DAY 1 - Howl (21 DAYS OF RAGE)

This is the 1st instalment of a 21 day writing series about maternal rage and anger.

Before I became a mother I knew what it was to feel enraged. Things that had made me feel this way: bitter, violent men who honked their horn at my unintentional failure to observe a particular rule of the road; an especially unpleasant customer baiting me in my Saturday job as a teenager; a guy who owned most of an English county at party at university, purposely trying to wind me up with his views on the inner lives of all women everywhere.

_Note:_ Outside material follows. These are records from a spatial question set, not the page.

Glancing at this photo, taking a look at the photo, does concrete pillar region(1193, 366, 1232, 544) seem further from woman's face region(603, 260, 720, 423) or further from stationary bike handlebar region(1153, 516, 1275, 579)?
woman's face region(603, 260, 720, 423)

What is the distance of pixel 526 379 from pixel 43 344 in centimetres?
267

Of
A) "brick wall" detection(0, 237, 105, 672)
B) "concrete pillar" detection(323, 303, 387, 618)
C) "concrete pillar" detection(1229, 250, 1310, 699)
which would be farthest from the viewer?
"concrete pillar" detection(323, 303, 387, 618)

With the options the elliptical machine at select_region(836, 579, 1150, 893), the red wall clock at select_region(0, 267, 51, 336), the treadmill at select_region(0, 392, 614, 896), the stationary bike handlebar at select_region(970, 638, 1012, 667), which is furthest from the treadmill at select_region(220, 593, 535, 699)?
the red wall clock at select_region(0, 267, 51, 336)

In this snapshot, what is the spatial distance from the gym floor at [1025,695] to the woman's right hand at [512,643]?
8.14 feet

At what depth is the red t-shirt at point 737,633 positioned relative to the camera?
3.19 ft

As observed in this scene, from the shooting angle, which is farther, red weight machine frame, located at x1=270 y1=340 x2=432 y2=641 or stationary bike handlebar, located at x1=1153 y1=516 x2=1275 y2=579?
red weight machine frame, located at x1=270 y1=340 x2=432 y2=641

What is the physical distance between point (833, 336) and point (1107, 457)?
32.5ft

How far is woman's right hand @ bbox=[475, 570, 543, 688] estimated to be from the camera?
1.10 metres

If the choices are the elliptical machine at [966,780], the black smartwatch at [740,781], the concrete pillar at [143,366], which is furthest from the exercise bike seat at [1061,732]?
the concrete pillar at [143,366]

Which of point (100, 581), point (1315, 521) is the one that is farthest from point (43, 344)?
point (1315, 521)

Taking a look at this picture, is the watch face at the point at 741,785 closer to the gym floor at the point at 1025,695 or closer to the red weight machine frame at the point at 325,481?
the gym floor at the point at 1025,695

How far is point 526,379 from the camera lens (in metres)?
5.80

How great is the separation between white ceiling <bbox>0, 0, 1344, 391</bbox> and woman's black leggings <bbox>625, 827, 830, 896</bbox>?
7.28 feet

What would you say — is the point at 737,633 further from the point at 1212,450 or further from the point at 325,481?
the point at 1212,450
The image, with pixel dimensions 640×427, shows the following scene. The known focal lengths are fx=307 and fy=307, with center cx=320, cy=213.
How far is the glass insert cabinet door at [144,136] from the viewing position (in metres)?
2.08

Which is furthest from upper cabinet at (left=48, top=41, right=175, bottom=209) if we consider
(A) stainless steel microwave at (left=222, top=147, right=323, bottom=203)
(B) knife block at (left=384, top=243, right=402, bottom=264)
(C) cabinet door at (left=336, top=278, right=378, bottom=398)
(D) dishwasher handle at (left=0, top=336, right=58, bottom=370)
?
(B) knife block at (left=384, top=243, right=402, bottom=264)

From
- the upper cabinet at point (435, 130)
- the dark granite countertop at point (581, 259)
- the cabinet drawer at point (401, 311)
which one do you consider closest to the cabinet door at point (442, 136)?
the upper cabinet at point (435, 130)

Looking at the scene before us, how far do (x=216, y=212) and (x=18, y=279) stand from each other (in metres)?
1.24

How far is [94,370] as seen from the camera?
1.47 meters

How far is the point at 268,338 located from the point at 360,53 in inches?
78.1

In my mind, rage had a foundation of responsibility: one person did x and the other felt or did y in response. I did not know that a tiny baby with the softest skin, whose fault it was not, whose darting eyes I watched in awe, whose small body I had clutched while I prayed

please god let nothing happen never never please god take care of them please let me keep this precious please please god

could make me feel white hot rods of rage behind my eyeballs, in every blood vessel, running down roots into the ground and in the electric cables flashing through the walls around me. There was something monstrous about the idea. But there it was, maybe some time around 4 or 5 or 6 months, after months of broken sleep and a few days and nights when I hadn't slept at all because of a paralysing insomnia and an anxiety that also had hold in my body, an alarm that went off over and over.

When we talk about babies not sleeping well we usually mean they wake up frequently, or wake up when we put them down or when they are somehow separated from our warm bodies. Because I didn't know how normal this was, because of a sensitive baby, because of my inability to let the baby cry while someone else held them, because of my understanding that babies were supposed to sleep in cots like people had suggested to me, my basic needs - to hydrate, sleep, urinate, eat - were continuously not being met while I tried to escape from the baby and the baby tried to cling to me.

One night I had tried to put her down over and over as the early evening ticked into late. I wanted to get to the dinner that was in the room next to me, then to the shower in the room on the other side then to my bed, just to rest, even for a moment, but every time I tried she woke, a squawk or a squeak, and the whole process of getting her to sleep to try and put her down must begin again.

It came out of me before I had realised it, a combination of a roar and a howl and a scream and the words I think were go to fucking sleep go to fucking sleep go to fucking sleep

and the worst thing about it was that I shouted it at her, in her tiny face which crumpled as she moved towards me - to the safe place - then away again, from the awful noise from the alarm going off and off. Where do you go when the safe place turns into an apparent source of danger?

In the crushing feeling of shame afterwards I wondered if I had broken something irreconcilably but also who was I exactly? In that moment I didn't recognise myself. What kind of person acted like this? What kind of mother?

Lots of baby advice manuals say, if you're feeling angry, put the baby down somewhere safe and leave the room to take some slow breaths, even if it means they're crying for a few minutes. I get it now. A passage from Kate Figes' Life After Birth references the author’s disbelief that more babies aren’t thrown from the windows of high rise flats. It was a sentence which shocked me and would have done so even more before I had a baby. But desperation explains terrible things, which is not the same as justifying them, when certain conditions come together.

In the years since the howl I have often felt the inevitability of the fact that I will lose my shit with my kids, that however much better I try to make myself, at times I will be deeply triggered and shout and storm and bang doors. Nothing that would land me a social services referral. But feelings acted out that make me feel horribly out of control.

 Equally just shrugging it off without hope of growing up and moving on seems unsatisfactory too. There must be a place between giving up and self-flagellating, a kind place that also recognises the possibility of change. I want to find this place and live there, at least for a little bit.